Thursday, February 9, 2012
The Preacher’s Corner
Just a new version of the old fashioned ‘party line’
I’m writing this column two days early because of an out-of-town commitment. But before I sat down to type, I checked my e-mail. That leads me to my subject. How have e-mail and the Internet changed your life?
Chances are that most of you have a computer, and many may be reading these words via the Internet edition of The South Reporter. If so, you don’t have to wait for Louis Greene to come around with your paper anymore. You just click a few keys and there is The South Reporter. So, I ask once more, how have e-mail and the Internet changed your life?
My first computer came in 1985, a little Macintosh. I still have it. It is quaint and old-fashioned.
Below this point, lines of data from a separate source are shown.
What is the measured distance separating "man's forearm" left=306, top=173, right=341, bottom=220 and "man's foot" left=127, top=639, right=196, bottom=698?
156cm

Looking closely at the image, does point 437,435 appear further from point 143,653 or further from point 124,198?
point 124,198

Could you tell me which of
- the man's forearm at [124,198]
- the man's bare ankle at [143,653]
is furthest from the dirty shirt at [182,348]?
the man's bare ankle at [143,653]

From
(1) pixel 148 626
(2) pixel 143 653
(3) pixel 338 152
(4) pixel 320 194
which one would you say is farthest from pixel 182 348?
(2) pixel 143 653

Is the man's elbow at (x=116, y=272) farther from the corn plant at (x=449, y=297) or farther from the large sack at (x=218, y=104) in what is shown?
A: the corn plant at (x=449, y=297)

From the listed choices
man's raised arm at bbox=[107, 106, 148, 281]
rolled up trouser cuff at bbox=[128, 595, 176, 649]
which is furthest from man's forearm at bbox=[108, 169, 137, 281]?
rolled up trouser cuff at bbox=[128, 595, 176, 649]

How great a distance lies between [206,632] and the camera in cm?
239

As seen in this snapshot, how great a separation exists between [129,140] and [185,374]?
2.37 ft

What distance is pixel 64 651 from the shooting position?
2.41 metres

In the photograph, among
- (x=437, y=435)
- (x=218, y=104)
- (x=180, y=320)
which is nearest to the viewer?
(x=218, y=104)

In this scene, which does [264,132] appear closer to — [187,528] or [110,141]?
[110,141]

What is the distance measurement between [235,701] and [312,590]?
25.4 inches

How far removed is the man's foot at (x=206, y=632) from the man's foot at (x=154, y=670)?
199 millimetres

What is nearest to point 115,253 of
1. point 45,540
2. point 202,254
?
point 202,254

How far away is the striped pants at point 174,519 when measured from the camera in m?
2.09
It helped me do many things — some things that I might not have done without it. For one thing, I like to write. And I am sure I have written a great deal more because of the ease and convenience of the computer.
Computers make editing much easier. You can move sentences around and change words easily. You can also search for and find things you’ve said in other places.
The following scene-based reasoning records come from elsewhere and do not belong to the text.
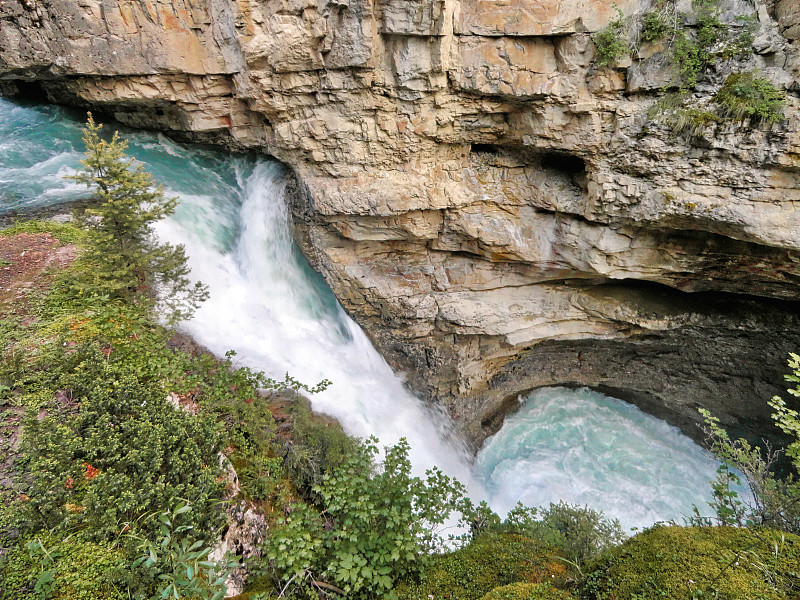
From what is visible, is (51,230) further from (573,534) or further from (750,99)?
Answer: (750,99)

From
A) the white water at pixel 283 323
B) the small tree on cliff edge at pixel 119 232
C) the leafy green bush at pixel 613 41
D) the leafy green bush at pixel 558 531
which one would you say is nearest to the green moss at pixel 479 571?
the leafy green bush at pixel 558 531

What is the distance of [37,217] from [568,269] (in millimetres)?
12196

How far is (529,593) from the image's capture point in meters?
3.71

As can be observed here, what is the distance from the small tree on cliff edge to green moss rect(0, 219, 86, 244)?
1859 millimetres

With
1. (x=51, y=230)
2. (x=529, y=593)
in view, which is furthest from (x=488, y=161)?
(x=51, y=230)

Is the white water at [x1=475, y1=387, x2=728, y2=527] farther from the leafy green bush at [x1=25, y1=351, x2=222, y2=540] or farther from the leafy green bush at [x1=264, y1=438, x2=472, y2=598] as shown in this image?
the leafy green bush at [x1=25, y1=351, x2=222, y2=540]

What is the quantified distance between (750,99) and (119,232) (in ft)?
35.5

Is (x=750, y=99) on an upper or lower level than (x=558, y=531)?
upper

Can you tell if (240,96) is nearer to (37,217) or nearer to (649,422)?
(37,217)

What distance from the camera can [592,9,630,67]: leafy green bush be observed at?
7.59 metres

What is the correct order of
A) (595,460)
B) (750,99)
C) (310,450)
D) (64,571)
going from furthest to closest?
(595,460) < (750,99) < (310,450) < (64,571)

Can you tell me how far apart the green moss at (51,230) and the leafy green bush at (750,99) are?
1252 cm

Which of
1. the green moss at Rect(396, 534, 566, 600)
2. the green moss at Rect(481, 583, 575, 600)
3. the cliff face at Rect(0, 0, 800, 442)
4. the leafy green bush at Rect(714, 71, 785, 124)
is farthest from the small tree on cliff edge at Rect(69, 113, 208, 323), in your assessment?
the leafy green bush at Rect(714, 71, 785, 124)

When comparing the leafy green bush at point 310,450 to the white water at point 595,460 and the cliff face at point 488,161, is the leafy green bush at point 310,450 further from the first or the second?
the white water at point 595,460
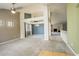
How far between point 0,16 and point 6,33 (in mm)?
660

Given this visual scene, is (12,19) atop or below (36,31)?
atop

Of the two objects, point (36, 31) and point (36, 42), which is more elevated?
point (36, 31)

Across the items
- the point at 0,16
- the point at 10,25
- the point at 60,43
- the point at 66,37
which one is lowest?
the point at 60,43

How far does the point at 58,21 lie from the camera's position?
2.84m

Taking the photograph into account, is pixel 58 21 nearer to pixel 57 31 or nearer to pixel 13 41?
pixel 57 31

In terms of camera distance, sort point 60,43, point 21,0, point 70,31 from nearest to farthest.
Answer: point 21,0 < point 70,31 < point 60,43

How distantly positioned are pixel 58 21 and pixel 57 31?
0.30 m

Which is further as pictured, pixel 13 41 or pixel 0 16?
pixel 13 41

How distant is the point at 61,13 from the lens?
2742mm

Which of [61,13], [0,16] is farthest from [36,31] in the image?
[0,16]

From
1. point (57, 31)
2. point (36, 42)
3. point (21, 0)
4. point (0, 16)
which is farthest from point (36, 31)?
point (21, 0)

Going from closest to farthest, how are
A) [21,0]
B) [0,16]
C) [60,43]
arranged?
[21,0], [0,16], [60,43]

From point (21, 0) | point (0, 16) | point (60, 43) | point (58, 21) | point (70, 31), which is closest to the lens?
point (21, 0)

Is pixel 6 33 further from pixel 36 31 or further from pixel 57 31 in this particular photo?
pixel 57 31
But not every thought is “publishable,” or ought not to be. Is there some reflection lost that is crucial because the computer lets one “write too fast?” I fear that there is. Have you ever wished you could catch an e-mail and bring it back, but too late, you’ve already pressed the “send” button? I know I have.
I have books of a thousand pages telling about all the inner meanings of the Gospel of John. Whether John really hid all those ideas in his words is a point to debate, but would that gospel be so rich if the beloved disciple had banged it out on a computer?
We shall have to see if any great poets come from the computer age. Shelby Foote wrote his big books on the Civil War the old fashioned way, with a legal pad and a pencil.
There is also a sense in which the computer is a seductive mistress. A good deal of my day is spent at this screen — preparing sermons, Sunday School lessons, church bulletins and newsletters — also, turning on the e-mail every few minutes to see if anyone has checked in.
Then there are all kinds of details to look up on the Internet. It really is an encyclopedia, dictionary, and Bible concordance for preachers right at the fingertips. (But I refuse to get sermons from any source called “Yahoo!”)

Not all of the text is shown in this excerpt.